WHAT IS EXPECTED => Output the lines that follow exactly as they are.

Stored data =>
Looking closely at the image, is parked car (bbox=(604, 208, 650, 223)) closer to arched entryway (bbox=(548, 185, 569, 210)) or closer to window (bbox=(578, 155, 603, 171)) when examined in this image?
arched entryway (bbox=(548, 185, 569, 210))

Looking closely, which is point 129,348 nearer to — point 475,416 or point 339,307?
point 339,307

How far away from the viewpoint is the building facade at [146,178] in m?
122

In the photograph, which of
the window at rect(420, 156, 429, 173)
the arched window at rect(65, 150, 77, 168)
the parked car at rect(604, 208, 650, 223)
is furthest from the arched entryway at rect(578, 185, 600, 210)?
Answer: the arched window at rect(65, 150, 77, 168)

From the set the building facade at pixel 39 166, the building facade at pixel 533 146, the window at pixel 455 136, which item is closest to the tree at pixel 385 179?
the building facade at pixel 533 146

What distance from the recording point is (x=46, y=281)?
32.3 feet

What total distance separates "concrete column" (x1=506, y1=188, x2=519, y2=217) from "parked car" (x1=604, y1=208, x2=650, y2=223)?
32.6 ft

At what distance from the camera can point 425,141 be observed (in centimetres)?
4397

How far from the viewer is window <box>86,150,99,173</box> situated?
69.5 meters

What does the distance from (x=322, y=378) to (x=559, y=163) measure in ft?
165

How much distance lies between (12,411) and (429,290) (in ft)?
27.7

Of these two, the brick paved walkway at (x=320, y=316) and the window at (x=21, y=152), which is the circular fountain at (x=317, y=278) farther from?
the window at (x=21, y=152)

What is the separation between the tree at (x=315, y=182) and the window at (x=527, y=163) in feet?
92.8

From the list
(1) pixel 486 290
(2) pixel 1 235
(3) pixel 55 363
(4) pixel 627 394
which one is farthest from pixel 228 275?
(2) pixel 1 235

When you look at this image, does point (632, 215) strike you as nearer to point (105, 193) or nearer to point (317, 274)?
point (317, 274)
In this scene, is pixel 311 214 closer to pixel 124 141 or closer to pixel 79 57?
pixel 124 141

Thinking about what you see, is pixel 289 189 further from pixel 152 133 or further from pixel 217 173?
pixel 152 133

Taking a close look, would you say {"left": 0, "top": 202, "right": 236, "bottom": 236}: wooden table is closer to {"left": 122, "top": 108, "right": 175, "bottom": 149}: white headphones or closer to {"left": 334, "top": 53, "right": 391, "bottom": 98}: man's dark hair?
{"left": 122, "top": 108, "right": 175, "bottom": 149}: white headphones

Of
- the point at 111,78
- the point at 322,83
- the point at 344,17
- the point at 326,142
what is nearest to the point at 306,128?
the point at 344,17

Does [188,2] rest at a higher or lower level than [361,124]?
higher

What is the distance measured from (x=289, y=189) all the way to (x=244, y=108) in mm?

RESULT =>
Looking closely at the image, is parked car (bbox=(604, 208, 650, 223)) closer to arched entryway (bbox=(548, 185, 569, 210)) or closer to window (bbox=(578, 155, 603, 171)) when examined in this image?
arched entryway (bbox=(548, 185, 569, 210))

Looking closely, which is point 129,348 nearer to — point 475,416 or point 339,307?
point 339,307

How far away from the viewpoint is the building facade at [146,178] in m?
122

In the photograph, which of
the window at rect(420, 156, 429, 173)
the arched window at rect(65, 150, 77, 168)
the parked car at rect(604, 208, 650, 223)
is furthest from the arched entryway at rect(578, 185, 600, 210)?
Answer: the arched window at rect(65, 150, 77, 168)

From the set the building facade at pixel 39 166, the building facade at pixel 533 146, the window at pixel 455 136, which item is closest to the tree at pixel 385 179?
the building facade at pixel 533 146

What distance from the recording point is (x=46, y=281)?
32.3 feet

What total distance separates "concrete column" (x1=506, y1=188, x2=519, y2=217) from "parked car" (x1=604, y1=208, x2=650, y2=223)?
32.6 ft

At what distance from the camera can point 425,141 be observed (in centimetres)?
4397

How far from the viewer is window <box>86,150,99,173</box> situated?
69.5 meters

What does the distance from (x=322, y=378) to (x=559, y=163) measure in ft?
165

How much distance lies between (12,411) and (429,290) (in ft)?
27.7

Of these two, the brick paved walkway at (x=320, y=316) and the window at (x=21, y=152), which is the circular fountain at (x=317, y=278) farther from?
the window at (x=21, y=152)

What is the separation between the tree at (x=315, y=182) and the window at (x=527, y=163) in feet?
92.8

From the list
(1) pixel 486 290
(2) pixel 1 235
(3) pixel 55 363
(4) pixel 627 394
which one is farthest from pixel 228 275?
(2) pixel 1 235

When you look at this image, does point (632, 215) strike you as nearer to point (105, 193) or nearer to point (317, 274)?
point (317, 274)
In this scene, is pixel 311 214 closer to pixel 124 141 or closer to pixel 79 57?
pixel 124 141

Thinking about what you see, is pixel 289 189 further from pixel 152 133 or further from pixel 217 173?
pixel 152 133

Taking a close look, would you say {"left": 0, "top": 202, "right": 236, "bottom": 236}: wooden table is closer to {"left": 122, "top": 108, "right": 175, "bottom": 149}: white headphones or closer to {"left": 334, "top": 53, "right": 391, "bottom": 98}: man's dark hair?
{"left": 122, "top": 108, "right": 175, "bottom": 149}: white headphones

Of
- the point at 111,78
- the point at 322,83
- the point at 344,17
- the point at 326,142
what is nearest to the point at 306,128?
the point at 344,17

Does [188,2] rest at a higher or lower level than [361,124]?
higher

What is the distance measured from (x=289, y=189) all the way to (x=244, y=108) in mm?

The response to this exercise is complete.